Repeat everything from the first line of the listing below through the line that contains "Branche d'arbre de Noël Image stock", exactly. Leave out pictures.

=== Begin Enclosure ===

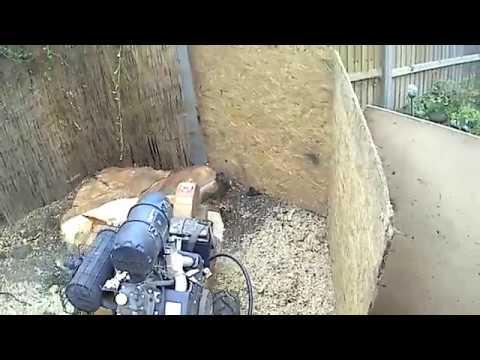 Rayco rg25 bedfordshire stump grinding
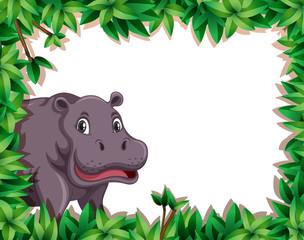 Hippopotamus in nature frame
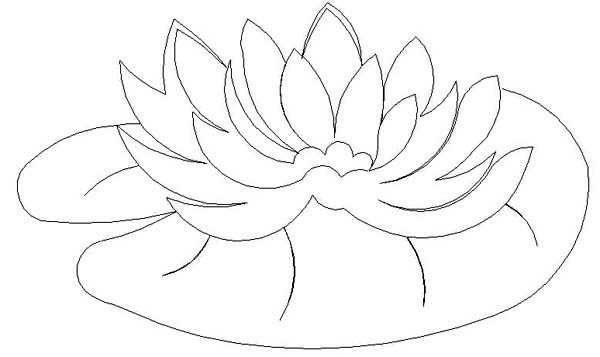 lily pad coloring page lily pads coloring pages coloring home page coloring pad lily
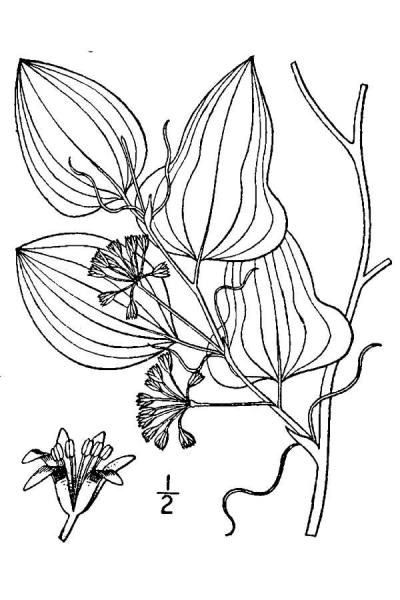 Smilax pseudochina drawing from USDA-NRCS PLANTS Britton and Brown 1913
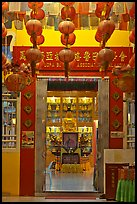 Penang Gelugpa Buddhist Association temple. George Town, Penang, Malaysia ( color)
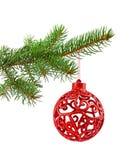 Branche d'arbre de Noël Image stock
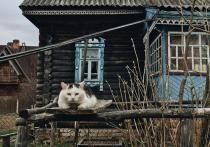 Унылые пейзажи российских городов, заброшенные деревни, промзоны, уходящие в никуда железнодорожные пути — все это способно вызвать не только мысли о депрессии, но и вдохновение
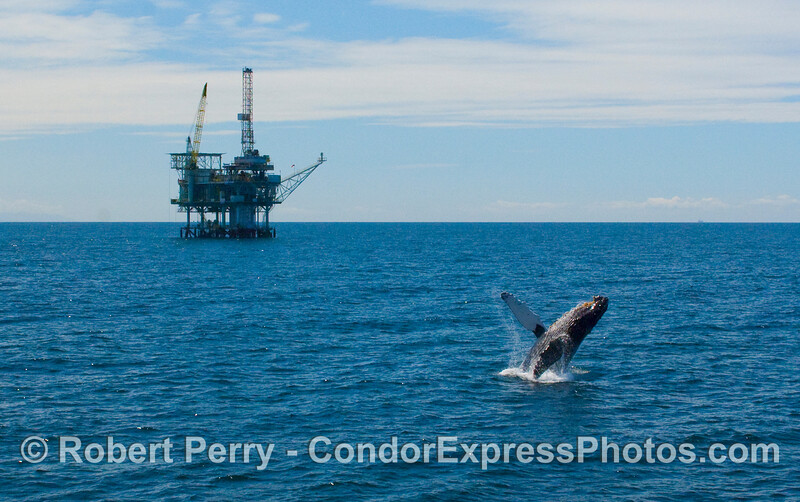A Humpback breaches (Megaptera novaengliae) with oil platform Henry in back.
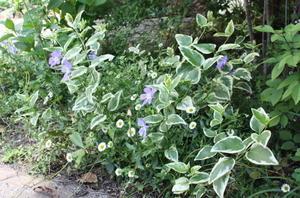小さなポタジエの庭 - にこにこ日和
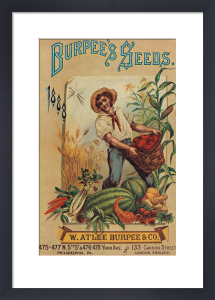 Back Cover of Burpee's Seeds catalogue by Burpees
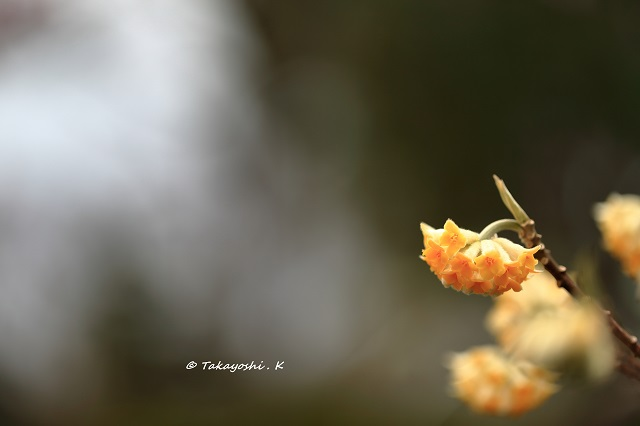 1DX_1336.jpg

=== End Enclosure ===

(Result of the exercise)
 Rayco rg25 bedfordshire stump grinding
 Hippopotamus in nature frame
 lily pad coloring page lily pads coloring pages coloring home page coloring pad lily
 Smilax pseudochina drawing from USDA-NRCS PLANTS Britton and Brown 1913
 Penang Gelugpa Buddhist Association temple. George Town, Penang, Malaysia ( color)
 Branche d'arbre de Noël Image stock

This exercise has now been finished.